§ **Source passage**
# # # #
# Ronnie Coleman 2010 Mr. Olympia comeback



## Matt741 (Nov 30, 2008)

Don't know if anything about this has been posted but thought I would add it.

Has anyone heard anything else?

Breaking News: Coleman Comeback Confirmed for 2010 | Muscle Sport Magazine


----------



## splinter1466867924 (Aug 5, 2005)

Christ was that a recent photo?

Those lats are rediculous...


----------



## Matt741 (Nov 30, 2008)

not sure, but ron has said that his back trouble is now 100% and he has the time to put in the effort for 2010.

dont know about you but im looking forward to the idea of the great man coming back.


----------



## Philips1962 (Mar 17, 2011)

The man has been the greatest Olympian of them all, but coming back? Would he beat all comers now? I don't know if thats a great idea. But hey, I've retired more times than Frank Sinatra did and I still keep on getting back on stage !

I think its in the blood, and he still seems to have that fire in his belly. Maybe he could do it.........be amazing if he did and won !


----------



## Matt741 (Nov 30, 2008)

well he was reported to be at 295 at an event. i mean why not?

he has said his age isnt a problem and that his back is fully recovered. arnold was said to retire and then just entered for fun and ended up winning.
# # # #
Items listed in a dataset
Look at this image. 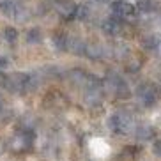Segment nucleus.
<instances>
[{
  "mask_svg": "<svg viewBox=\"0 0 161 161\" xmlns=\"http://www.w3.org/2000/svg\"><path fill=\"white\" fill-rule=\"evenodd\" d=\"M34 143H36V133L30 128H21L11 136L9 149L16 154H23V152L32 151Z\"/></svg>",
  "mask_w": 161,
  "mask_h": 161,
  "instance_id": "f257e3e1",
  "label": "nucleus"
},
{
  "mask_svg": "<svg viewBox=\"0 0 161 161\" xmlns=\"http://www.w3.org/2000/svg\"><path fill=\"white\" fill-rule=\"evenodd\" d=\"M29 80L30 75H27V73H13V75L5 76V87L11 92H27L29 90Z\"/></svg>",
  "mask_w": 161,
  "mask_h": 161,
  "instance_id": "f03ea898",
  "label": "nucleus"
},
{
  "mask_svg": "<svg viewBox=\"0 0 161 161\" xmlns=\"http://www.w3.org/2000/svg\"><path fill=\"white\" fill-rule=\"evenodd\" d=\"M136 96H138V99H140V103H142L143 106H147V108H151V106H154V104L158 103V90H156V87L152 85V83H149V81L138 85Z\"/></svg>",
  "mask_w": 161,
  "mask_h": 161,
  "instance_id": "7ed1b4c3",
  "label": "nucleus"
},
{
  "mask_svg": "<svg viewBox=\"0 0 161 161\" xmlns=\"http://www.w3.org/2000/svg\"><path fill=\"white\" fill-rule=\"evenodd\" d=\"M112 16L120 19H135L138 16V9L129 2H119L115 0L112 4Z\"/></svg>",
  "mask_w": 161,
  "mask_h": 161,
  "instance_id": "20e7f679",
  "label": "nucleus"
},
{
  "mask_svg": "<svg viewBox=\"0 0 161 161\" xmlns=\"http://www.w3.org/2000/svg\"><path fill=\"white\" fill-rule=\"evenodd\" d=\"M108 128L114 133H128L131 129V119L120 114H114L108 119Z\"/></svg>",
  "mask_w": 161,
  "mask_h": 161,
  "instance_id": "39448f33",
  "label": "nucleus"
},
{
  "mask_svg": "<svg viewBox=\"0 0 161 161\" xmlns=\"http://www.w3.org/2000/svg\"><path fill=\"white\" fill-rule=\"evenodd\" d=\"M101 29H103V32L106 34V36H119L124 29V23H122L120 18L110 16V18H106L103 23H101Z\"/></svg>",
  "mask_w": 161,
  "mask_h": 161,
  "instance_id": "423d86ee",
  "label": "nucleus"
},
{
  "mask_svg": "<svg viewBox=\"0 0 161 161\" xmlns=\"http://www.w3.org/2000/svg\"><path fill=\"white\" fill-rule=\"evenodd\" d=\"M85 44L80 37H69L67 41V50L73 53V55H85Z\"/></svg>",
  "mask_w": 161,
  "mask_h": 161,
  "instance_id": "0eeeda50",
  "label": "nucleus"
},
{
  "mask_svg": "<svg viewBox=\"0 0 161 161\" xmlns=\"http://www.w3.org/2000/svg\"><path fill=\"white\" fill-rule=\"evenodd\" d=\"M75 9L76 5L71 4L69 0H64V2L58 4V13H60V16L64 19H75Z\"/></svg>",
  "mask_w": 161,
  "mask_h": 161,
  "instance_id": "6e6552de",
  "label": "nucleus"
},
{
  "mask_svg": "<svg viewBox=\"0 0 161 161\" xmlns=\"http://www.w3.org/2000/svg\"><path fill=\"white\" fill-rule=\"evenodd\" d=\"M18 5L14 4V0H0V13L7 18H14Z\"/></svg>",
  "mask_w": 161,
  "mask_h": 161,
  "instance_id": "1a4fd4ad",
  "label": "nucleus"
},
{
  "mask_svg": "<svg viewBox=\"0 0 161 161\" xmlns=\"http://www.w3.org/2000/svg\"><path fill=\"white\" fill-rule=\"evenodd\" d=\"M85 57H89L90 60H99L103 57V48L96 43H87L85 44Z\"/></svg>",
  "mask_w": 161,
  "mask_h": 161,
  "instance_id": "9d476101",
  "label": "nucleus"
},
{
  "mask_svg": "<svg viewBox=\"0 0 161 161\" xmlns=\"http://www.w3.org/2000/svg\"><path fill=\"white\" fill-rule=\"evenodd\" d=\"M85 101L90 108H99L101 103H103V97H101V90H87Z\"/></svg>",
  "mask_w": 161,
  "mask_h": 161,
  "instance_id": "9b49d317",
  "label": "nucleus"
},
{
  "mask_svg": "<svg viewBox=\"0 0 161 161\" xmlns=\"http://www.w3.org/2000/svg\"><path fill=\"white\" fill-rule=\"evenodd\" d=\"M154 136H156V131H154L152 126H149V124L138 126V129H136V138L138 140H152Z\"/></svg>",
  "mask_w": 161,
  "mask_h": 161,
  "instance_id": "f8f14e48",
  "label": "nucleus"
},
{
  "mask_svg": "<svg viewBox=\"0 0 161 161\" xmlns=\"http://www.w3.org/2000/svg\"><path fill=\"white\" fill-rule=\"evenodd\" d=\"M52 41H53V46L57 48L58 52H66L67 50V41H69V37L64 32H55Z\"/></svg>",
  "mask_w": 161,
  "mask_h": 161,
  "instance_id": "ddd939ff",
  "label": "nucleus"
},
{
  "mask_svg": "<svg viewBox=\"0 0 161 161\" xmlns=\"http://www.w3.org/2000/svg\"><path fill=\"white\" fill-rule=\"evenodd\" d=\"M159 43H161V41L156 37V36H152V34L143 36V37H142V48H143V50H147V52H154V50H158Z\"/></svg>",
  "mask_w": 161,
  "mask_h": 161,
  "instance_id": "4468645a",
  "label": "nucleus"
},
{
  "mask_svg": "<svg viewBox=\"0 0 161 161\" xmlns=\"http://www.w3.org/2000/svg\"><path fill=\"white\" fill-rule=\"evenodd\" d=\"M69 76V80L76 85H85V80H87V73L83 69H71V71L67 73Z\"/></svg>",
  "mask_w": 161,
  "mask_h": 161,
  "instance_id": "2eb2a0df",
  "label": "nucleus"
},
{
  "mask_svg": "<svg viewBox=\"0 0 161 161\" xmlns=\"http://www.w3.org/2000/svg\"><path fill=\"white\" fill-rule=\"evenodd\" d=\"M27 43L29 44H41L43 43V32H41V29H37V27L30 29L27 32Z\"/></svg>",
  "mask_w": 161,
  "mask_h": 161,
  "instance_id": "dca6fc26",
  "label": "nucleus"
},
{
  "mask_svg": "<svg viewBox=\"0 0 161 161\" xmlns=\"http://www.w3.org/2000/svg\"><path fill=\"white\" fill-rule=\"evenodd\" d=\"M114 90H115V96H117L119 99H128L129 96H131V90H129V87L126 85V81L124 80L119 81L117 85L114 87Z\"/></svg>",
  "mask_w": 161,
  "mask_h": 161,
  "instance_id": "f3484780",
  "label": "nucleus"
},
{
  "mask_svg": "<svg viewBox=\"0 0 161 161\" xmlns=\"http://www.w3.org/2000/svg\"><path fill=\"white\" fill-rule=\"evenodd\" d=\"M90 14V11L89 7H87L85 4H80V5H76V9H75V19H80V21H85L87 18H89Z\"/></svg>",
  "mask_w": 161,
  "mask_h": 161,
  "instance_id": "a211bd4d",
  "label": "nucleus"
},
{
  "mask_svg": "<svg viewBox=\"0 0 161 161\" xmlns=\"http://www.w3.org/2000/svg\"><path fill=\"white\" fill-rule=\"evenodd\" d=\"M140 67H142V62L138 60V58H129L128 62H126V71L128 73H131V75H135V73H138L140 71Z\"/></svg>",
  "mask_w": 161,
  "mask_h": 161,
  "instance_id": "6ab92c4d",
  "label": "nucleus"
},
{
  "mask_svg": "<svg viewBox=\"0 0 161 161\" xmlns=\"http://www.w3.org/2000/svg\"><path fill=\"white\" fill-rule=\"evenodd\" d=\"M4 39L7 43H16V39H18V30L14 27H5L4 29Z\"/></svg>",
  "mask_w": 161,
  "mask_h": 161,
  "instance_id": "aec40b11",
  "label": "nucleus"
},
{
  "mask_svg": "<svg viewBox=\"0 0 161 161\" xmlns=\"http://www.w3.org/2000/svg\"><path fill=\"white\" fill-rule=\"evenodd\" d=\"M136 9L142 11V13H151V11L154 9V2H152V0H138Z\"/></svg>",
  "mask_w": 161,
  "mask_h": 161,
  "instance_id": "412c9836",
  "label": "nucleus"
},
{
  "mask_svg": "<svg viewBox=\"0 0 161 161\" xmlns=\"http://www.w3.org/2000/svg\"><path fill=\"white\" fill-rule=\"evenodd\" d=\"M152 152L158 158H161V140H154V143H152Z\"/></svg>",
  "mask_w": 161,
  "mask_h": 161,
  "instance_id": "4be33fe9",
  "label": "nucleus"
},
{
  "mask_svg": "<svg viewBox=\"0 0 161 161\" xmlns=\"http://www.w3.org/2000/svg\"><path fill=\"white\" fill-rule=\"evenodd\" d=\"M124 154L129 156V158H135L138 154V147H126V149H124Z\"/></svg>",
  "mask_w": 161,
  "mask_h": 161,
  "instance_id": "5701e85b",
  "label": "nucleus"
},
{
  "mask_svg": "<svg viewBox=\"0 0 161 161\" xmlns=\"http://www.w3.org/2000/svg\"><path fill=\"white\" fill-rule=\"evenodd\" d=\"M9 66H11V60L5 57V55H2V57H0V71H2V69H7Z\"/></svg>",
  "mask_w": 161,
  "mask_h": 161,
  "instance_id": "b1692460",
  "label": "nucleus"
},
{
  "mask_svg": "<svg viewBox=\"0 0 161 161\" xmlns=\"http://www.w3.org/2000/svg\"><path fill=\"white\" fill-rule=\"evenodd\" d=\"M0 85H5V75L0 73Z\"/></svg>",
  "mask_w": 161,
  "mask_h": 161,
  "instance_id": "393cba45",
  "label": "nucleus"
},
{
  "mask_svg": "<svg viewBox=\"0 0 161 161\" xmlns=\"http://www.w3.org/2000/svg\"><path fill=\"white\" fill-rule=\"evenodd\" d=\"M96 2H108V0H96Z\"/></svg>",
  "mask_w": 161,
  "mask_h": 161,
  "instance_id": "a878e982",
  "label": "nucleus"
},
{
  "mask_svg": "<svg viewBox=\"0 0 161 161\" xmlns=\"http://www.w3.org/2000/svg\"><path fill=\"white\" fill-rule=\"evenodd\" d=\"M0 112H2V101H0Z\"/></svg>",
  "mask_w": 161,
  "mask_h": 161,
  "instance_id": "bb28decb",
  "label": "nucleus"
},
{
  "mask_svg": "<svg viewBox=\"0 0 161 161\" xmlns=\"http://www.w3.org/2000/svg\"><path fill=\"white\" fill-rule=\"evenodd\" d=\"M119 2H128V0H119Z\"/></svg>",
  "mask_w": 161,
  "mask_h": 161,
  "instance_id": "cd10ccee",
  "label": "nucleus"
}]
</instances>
# # # #
§ **Brief A**
In the Ronnie Coleman comeback thread, reproduce word for word the passage from "Has anyone heard" to "lats are rediculous...".
§ **Brief B**
Name each distinct username that posts in the Ronnie Coleman comeback thread.

§ **Exercise result A**
Has anyone heard anything else?

Breaking News: Coleman Comeback Confirmed for 2010 | Muscle Sport Magazine


----------



## splinter1466867924 (Aug 5, 2005)

Christ was that a recent photo?

Those lats are rediculous...

§ **Exercise result B**
Matt741
splinter1466867924
Philips1962